Fairid menjelaskan, APBD Perubahan 2026 mengalami kenaikan sekitar Rp28 miliar. Semula APBD Kota Palangka Raya berada di angka sekitar Rp1,1 triliun, kemudian meningkat menjadi sekitar Rp1,2 triliun.
Menurutnya, kenaikan tersebut bersumber dari dua komponen pendapatan yakni Rp16 miliar berasal dari Pendapatan Asli Daerah (PAD) serta Rp12 miliar berasal dari dana transfer pemerintah pusat. “Dari situ sumber-sumber pendapatan yang ada untuk perubahan APBD tahun 2026,” katanya.
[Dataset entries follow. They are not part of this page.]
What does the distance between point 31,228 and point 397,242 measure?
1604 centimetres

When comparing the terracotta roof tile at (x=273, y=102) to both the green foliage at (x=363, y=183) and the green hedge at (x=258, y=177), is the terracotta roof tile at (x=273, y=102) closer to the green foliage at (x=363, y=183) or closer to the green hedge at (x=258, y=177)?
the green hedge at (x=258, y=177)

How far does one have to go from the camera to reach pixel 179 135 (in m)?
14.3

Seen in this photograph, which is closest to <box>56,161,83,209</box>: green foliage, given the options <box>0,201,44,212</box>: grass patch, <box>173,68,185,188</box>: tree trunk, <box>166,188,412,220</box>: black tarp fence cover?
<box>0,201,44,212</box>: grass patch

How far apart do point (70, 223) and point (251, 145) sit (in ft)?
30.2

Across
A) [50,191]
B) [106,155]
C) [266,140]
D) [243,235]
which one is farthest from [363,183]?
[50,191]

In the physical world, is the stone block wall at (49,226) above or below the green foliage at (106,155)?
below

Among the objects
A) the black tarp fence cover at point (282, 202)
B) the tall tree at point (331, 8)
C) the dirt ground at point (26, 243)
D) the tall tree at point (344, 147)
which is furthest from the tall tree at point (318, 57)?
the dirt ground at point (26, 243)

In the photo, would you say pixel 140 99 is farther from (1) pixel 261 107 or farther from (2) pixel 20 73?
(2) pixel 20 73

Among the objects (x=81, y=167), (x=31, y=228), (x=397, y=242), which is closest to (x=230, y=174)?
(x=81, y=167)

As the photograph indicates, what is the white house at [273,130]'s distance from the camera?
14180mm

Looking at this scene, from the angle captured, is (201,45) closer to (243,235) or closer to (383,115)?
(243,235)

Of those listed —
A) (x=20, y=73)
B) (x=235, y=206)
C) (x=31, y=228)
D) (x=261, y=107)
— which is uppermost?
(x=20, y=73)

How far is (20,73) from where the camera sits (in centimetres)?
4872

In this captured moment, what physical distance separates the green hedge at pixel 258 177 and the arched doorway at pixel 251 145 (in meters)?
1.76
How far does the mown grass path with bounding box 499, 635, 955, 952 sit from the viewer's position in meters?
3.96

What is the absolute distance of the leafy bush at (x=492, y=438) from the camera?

Tambahan anggaran tersebut kemudian dialokasikan kepada 33 Perangkat Daerah di lingkungan Pemko Palangka Raya.
Fairid menyebut, tidak semua perangkat daerah mendapatkan penambahan. Ada perangkat daerah yang anggarannya bertambah dan ada pula yang mengalami pengurangan, disesuaikan dengan prioritas kebutuhan.
“Salah satunya yang bertambah adalah BPBD Kota Palangka Raya,” ucapnya. Dengan tambahan ini, diharapkan BPBD dan tim gabungan lebih optimal dalam patroli, pemadaman, dan penanganan dampak kabut asap bagi masyarakat.